Department of Neurology, Tongji Hospital, Tongji Medical College, Huazhong University of Science and Technology, Wuhan, Hubei, China.
Front Immunol. 2023 May 17;14:1177249. doi: 10.3389/fimmu.2023.1177249. eCollection 2023.
To describe the clinical predictors and immune-related factors for exacerbation in adults with well-controlled generalized myasthenia gravis (GMG).
We conducted a retrospective analysis of 585 adults with well-controlled GMG from our institution to explore the risk factors for exacerbation. Furthermore, propensity score matching (PSM) was used to compare the proportions of lymphocyte subsets, and the levels of immunoglobulin, complement, and anti-acetylcholine receptor antibody (AChR-ab) in the peripheral blood of 111 patients with exacerbations and 72 patients without exacerbations.
A total of 404 patients (69.1%) experienced at least one exacerbation, and the median (interquartile range) time to the first exacerbation was 1.5 years (0.8-3.1 years). Multivariable Cox regression analysis showed that age at onset, disease duration before enrollment, Myasthenia Gravis Foundation of America classification (MGFA) class III vs. class II, MGFA class IV-V vs. class II, AChR-ab levels, anti-muscle specific kinase antibody levels, thymus hyperplasia, prednisone plus immunosuppressants vs. prednisone treatment, and thymectomy were independent predictors for exacerbations [hazard ratio (HR) = 1.011, 1.031, 1.580, 1.429, 2.007, 2.033, 1.461, 0.798, and 0.651, respectively]. Propensity-matched analysis compared 51 patient pairs.

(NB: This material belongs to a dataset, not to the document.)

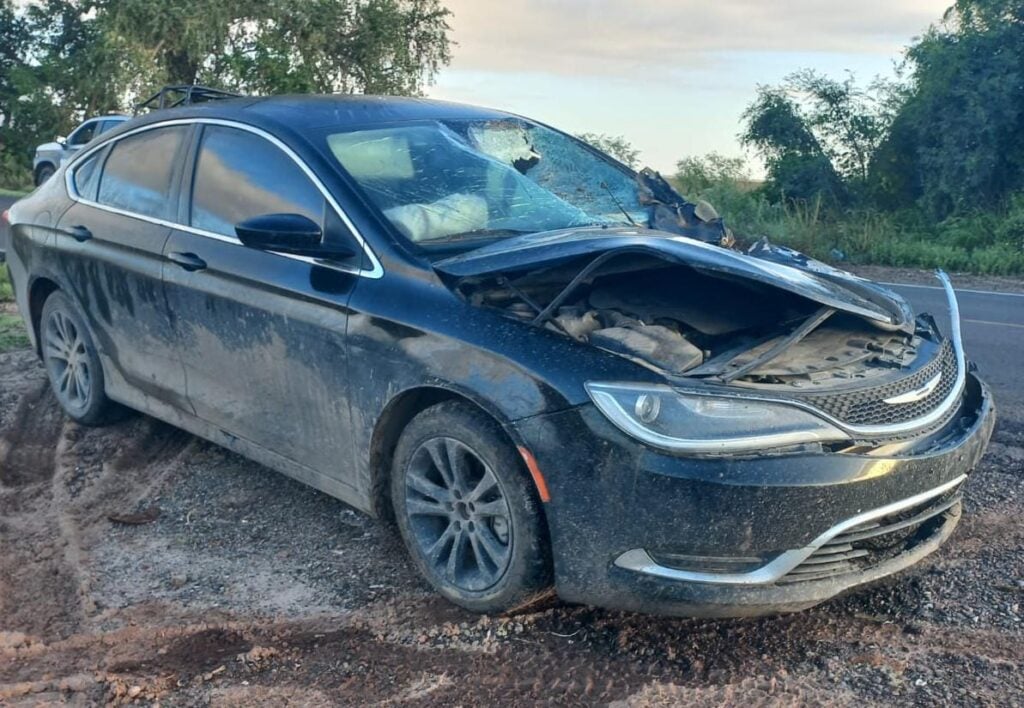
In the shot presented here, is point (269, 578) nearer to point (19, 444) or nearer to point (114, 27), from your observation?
point (19, 444)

After PSM, the peripheral blood proportions of CD3CD19 B cells, ratios of CD3CD4/CD3CD8 T cells, and AChR-ab levels were significantly increased, and the peripheral blood proportions of CD3CD8 T and CD4CD25CD127 regulatory T cells (Tregs) were significantly lower in patients with exacerbation than in those without exacerbation (all < 0.05).
Myasthenia gravis (MG) exacerbations were more frequent in those patients with older onset age, longer disease duration, more severe MGFA classification, positive AChR-ab, and lack of combined immunotherapy or thymectomy treatment. On the other hand, CD3CD19 B cells, CD3CD8 T cells, Tregs, and AChR-ab in peripheral blood may be involved in the course of GMG exacerbation.

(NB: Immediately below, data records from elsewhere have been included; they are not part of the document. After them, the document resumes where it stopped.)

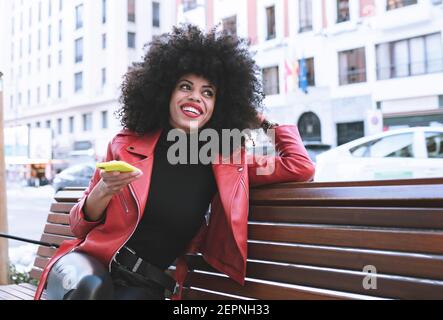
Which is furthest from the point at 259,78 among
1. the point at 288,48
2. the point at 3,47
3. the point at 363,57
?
the point at 288,48

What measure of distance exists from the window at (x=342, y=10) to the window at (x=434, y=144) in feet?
21.3

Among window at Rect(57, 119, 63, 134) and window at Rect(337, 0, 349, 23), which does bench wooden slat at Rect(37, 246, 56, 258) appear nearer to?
window at Rect(337, 0, 349, 23)

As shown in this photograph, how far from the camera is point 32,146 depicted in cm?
568

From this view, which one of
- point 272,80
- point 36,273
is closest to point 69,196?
point 36,273

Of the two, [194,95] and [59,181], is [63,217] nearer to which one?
[194,95]

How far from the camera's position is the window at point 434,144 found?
550cm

描述成人重症肌无力(GMG)病情控制良好患者加重的临床预测因素和免疫相关因素。
我们对我院 585 例病情控制良好的成人 GMG 患者进行了回顾性分析,以探讨加重的危险因素。此外,采用倾向评分匹配(PSM)比较了 111 例加重患者和 72 例无加重患者外周血淋巴细胞亚群比例、免疫球蛋白、补体和乙酰胆碱受体抗体(AChR-ab)水平。

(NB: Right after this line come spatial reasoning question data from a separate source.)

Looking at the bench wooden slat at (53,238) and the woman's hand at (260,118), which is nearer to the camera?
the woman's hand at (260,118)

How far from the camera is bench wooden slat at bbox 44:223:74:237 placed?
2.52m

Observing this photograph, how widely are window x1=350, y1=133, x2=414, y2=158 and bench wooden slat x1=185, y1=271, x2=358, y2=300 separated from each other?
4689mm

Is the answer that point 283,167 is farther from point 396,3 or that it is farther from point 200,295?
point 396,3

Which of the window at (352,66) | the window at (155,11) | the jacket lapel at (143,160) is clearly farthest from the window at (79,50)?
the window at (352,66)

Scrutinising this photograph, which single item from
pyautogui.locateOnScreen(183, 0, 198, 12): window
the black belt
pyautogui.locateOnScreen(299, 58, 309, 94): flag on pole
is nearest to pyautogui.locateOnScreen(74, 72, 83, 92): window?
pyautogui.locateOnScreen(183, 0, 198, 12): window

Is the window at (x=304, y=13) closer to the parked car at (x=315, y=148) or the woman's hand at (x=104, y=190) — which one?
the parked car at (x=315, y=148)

共有 404 例(69.1%)患者至少发生 1 次加重,首次加重的中位(四分位距)时间为 1.5 年(0.8-3.1 年)。多变量 Cox 回归分析显示,发病年龄、入组前病程、美国重症肌无力基金会分类(MGFA)III 级与 II 级、MGFA IV-V 级与 II 级、AChR-ab 水平、抗肌肉特异性激酶抗体水平、胸腺增生、泼尼松加免疫抑制剂与泼尼松治疗、胸腺切除术是加重的独立预测因素[风险比(HR)分别为 1.011、1.031、1.580、1.429、2.007、2.033、1.461、0.798 和 0.651]。倾向性匹配分析比较了 51 对患者。PSM 后,加重患者外周血 CD3CD19 B 细胞比例、CD3CD4/CD3CD8 T 细胞比值及 AChR-ab 水平明显升高,外周血 CD3CD8 T 及 CD4CD25CD127 调节性 T 细胞(Tregs)比例明显降低(均<0.05)。
起病年龄较大、病程较长、MGFA 分级较重、AChR-ab 阳性、未行联合免疫治疗或胸腺切除术的患者,MG 加重更为频繁。另一方面,外周血 CD3CD19 B 细胞、CD3CD8 T 细胞、Tregs 和 AChR-ab 可能参与了 GMG 加重的过程。